G. Einbeziehung von Wertersatz gemäß §§ 73, 73 c StGB:
1696
Die Einziehung des Wertes von Taterträgen in Höhe von 118.850,58 € war gemäß §§ 73, 73 c StGB anzuordnen, soweit nicht eine Verrechnung mit den freiwillig geleisteten Krankenversicherungs-/Pflegeversicherungsbeiträgen erfolgt.
1697
Nach Aussage des Zeugen An. L… könnte eine Verrechnung erfolgen, diese Möglichkeit steht jedoch noch nicht fest (vgl. D. II. 2.) f) 2.). Eine solche bedarf der Zustimmung der freiwillig einzahlenden Rechtsanwälte/innen, da diesen grundsätzlich ein Anspruch auf Rückzahlung ihrer ohne Rechtsgrund geleisteten Beiträge zusteht.

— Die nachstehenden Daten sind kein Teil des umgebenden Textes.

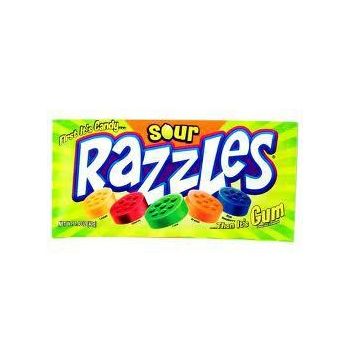 Razzles_Sour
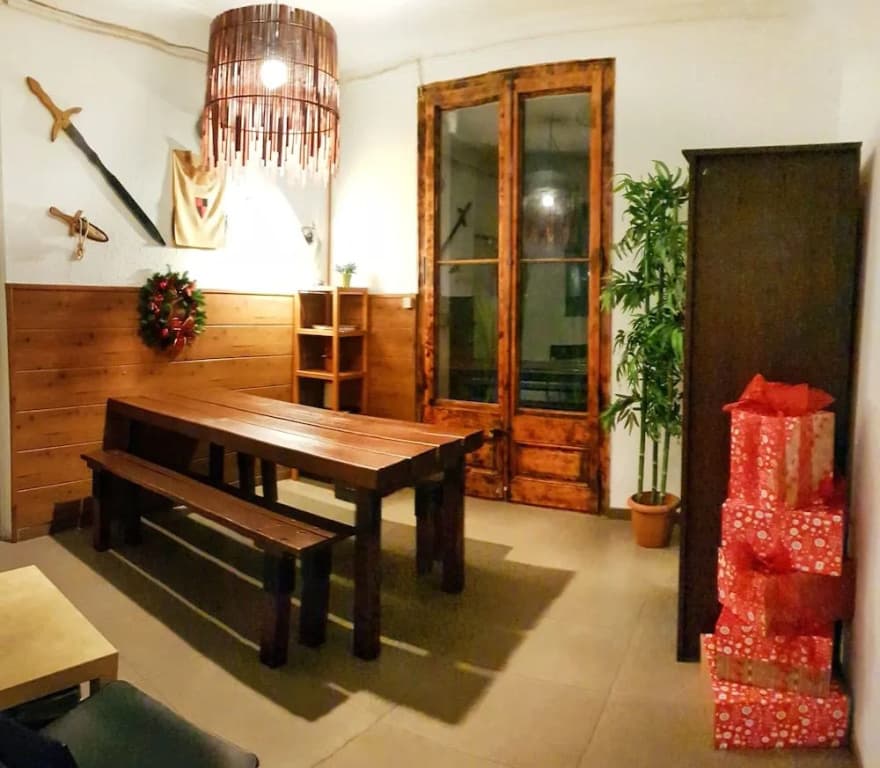 Homestay CityCenter - photo 2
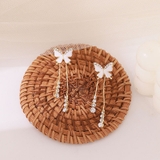 ピアス スタッドピアス レディース | PlusNao | 詳細画像2 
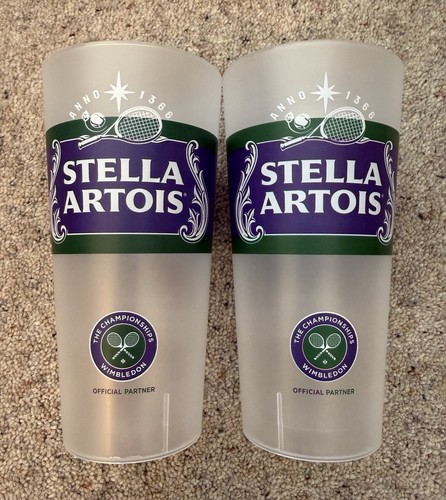 Wimbledon championships tennis - championships,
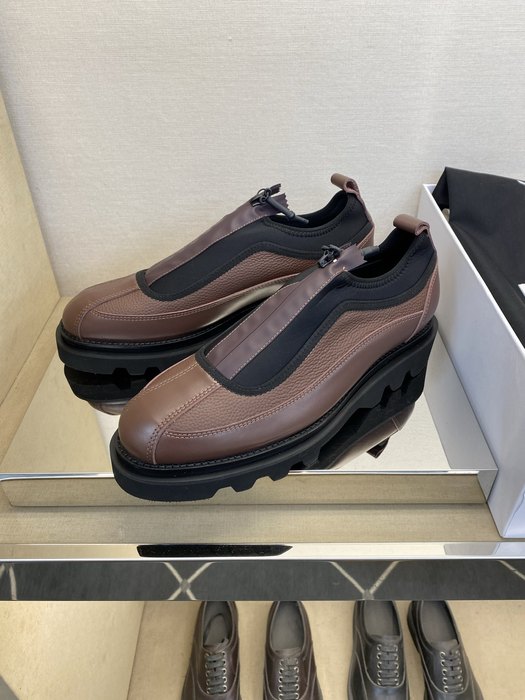 Givenchy_Men_shoes_yupoo_Original_quality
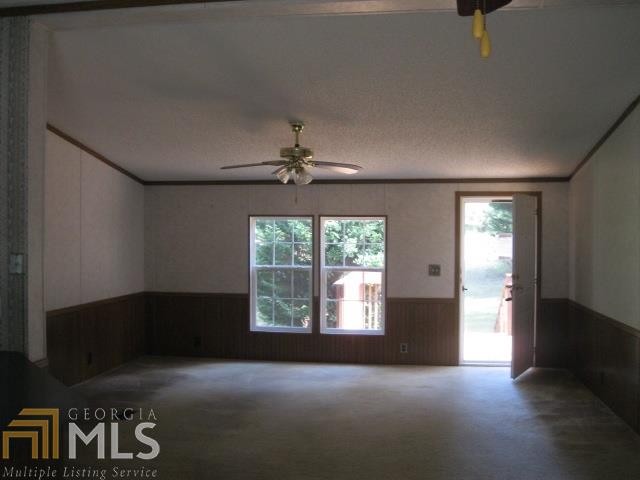 561 Peeples, Aragon, GA 30104 photo 8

Soweit sie jedoch ihr Einverständnis mit der Verrechnung erklären würden, wäre der Wertersatz zu reduzieren (auf dem vom Zeugen L… errechneten Betrag von 100.284,24 €; vgl. ebenfalls D. II. 2.) f) 2.).
1698
Von der Einziehung des Wertersatzes an Taterträgen wurde mit Zustimmung der Staatsanwaltschaft abgesehen, soweit verjährte oder eingestellte Fälle betroffen sind (§ 421 Abs. 1 Nr. 3 StPO), da die Berechung des Wertersatzbetrages der bezeichneten Fälle einen unangemessenen Aufwand erfordert hätte (vgl. Protokoll vom 13.01.2022).
1699
Die Verhängung eines Berufsverbotes (§ 70 StGB) schied jedenfalls deshalb aus, weil dem Angeklagten im Hinblick darauf, dass er nur noch als Einzelanwalt tätig ist und aufgrund seines Alters nach eigenen Angaben auch „kürzer treten“ will, keine negative Gefährlichkeitsprognose zu stellen ist.
1700
Die Kosten- und Auslagenentscheidung beruht auf §§ 464 Abs. 1; 465 Abs. 1 StPO.